Texte cité -
════════
Un autre historien ajoute que Montgiscard résista derrière les murs de terre et des portes couvertes de chaume et que les Anglais enlevèrent la place de vive force y commettant "les pires excès" et livrant aux flammes les douze moulins à vent éparpillés autour du plateau. Ces remarques apportent une certaine vision sur la ville en 1355 : l'existence de remparts de terre, des portes protégées par du chaume (paille). Les moulins font penser à une agriculture fondée sur les grains : froment et orge, et leur nombre élevé (12) permet d'envisager une forte population. Un moulin correspond en effet à 2 à 300 habitants : on peut donc estimer à environ 2000 âmes le Montgiscard de 1355.
════════
Tâche demandée 1 -
D'après le passage sur Montgiscard, combien de moulins à vent les Anglais ont-ils livrés aux flammes autour du plateau ?
Tâche demandée 2 -
Reprenez le passage sur Montgiscard après sa dernière phrase et écrivez-en la suite.

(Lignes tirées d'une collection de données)
════════
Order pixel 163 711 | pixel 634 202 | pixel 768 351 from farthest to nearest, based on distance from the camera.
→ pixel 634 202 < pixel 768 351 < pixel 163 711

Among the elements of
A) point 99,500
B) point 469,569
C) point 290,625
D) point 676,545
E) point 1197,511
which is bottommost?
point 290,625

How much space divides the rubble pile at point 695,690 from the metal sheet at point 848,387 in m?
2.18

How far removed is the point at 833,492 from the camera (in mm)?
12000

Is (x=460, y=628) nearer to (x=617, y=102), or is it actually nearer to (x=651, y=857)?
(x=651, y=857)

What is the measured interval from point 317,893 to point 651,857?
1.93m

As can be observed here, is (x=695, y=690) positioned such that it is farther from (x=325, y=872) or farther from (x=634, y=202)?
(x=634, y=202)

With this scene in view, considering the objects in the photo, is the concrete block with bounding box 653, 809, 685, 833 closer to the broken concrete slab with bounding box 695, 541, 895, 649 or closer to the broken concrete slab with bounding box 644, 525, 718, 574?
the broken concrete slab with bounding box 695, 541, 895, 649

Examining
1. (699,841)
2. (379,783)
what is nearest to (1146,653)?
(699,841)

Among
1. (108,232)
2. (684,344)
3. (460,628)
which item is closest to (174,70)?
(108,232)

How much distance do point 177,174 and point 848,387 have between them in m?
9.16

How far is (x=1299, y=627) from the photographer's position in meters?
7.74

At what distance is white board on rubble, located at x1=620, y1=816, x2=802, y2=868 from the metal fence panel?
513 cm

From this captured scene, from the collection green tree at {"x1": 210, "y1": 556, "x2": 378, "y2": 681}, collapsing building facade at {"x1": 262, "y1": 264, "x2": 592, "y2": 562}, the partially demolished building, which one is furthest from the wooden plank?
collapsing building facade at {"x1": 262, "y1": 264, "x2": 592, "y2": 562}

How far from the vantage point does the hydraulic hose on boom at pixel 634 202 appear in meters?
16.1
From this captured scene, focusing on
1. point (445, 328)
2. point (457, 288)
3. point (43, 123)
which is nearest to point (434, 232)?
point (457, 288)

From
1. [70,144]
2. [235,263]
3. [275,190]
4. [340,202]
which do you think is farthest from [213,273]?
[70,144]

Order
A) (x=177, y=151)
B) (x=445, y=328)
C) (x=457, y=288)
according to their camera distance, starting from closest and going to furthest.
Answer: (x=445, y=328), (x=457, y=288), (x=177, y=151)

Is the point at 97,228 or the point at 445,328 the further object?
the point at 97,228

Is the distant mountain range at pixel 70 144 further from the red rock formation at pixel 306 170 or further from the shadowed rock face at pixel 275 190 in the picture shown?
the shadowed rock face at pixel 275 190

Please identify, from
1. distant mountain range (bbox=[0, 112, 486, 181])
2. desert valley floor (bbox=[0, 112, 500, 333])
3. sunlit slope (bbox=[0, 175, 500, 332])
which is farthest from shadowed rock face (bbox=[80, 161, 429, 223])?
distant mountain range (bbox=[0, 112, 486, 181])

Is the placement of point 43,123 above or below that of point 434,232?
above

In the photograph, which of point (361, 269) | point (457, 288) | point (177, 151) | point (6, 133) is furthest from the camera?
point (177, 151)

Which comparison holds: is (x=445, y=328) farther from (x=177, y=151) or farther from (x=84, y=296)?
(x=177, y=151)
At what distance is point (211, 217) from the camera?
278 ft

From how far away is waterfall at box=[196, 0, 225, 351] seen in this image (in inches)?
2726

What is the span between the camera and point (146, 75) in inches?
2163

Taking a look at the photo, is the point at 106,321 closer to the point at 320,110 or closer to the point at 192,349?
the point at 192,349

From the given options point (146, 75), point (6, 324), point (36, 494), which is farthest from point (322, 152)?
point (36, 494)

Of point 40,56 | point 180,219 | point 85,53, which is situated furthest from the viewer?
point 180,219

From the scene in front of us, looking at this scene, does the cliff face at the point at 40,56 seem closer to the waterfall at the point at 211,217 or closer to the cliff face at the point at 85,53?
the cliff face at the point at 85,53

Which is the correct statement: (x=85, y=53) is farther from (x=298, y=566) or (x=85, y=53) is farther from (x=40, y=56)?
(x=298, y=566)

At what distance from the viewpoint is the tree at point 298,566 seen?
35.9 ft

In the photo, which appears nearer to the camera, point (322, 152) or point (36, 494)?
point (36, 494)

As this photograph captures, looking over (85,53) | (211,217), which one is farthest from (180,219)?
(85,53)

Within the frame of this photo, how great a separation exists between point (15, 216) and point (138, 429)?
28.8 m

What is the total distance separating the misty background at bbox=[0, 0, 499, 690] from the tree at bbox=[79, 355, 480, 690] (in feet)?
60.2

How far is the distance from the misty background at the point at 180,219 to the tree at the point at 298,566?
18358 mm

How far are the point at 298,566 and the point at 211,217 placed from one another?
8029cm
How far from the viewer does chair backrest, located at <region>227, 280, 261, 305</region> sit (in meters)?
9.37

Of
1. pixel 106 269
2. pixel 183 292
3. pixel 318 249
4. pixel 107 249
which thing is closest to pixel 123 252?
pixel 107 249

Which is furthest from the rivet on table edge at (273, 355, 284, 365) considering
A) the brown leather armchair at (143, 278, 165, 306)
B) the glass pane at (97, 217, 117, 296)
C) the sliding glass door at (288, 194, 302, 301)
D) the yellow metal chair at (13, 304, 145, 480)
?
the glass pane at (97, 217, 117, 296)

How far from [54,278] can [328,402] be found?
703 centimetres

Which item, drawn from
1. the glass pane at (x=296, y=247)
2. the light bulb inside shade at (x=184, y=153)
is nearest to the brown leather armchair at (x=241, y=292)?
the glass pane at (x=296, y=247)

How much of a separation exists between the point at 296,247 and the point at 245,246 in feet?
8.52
════════
Réponse 1 -
Ils en ont brûlé douze.

Réponse 2 -
Le Prince Noir devient Prince territorial

Sur Baziège, nous avons moins de détails. Le Prince "traverse la bonne ville de Baziège" le vendredi 30 octobre, puis l'incendie, comme tous les villages voisins. La ville n'a pas résisté, la population a du s'enfuir. L'église a dû disparaître dans l'océan de flammes, donc le bâtiment actuel est postérieur à 1355. Tous les historiens et archéologues voient dans l'église actuelle un édifice de la seconde moitié du 14ème siècle. On doit encore remarquer que vers 1360-1400, malgré la peste, les malheurs politiques, la culture du pastel se développe lentement dans le Lauragais pour connaître son apogée, son siècle d'or, entre 1460 et 1560. En s'appuyant sur la chronologie on peut, sans erreur, classer l'église Saint Etienne dans la grande famille des églises du pastel (fin 14, 15 et 16ème siècles). Elle connaîtra, plus tard, un autre épisode tragique, en 1570 lorsqu'elle sera incendiée par les protestants.

La chevauchée du Prince Noir de 1355 est un épisode fameux de l'histoire du Lauragais. La reconstruction dû être rapide, avec des maisons de bois et de terre, des toits de chaume. La peste était revenue en 1348 emportant un tiers de la population. Cette série de catastrophes s'atténuera vers 1460 seulement et alors l'épanouissement du pastel fera du Lauragais "le pays de cocagne".


Le Prince Noir

Quelques villages ont été épargnés, pourquoi ?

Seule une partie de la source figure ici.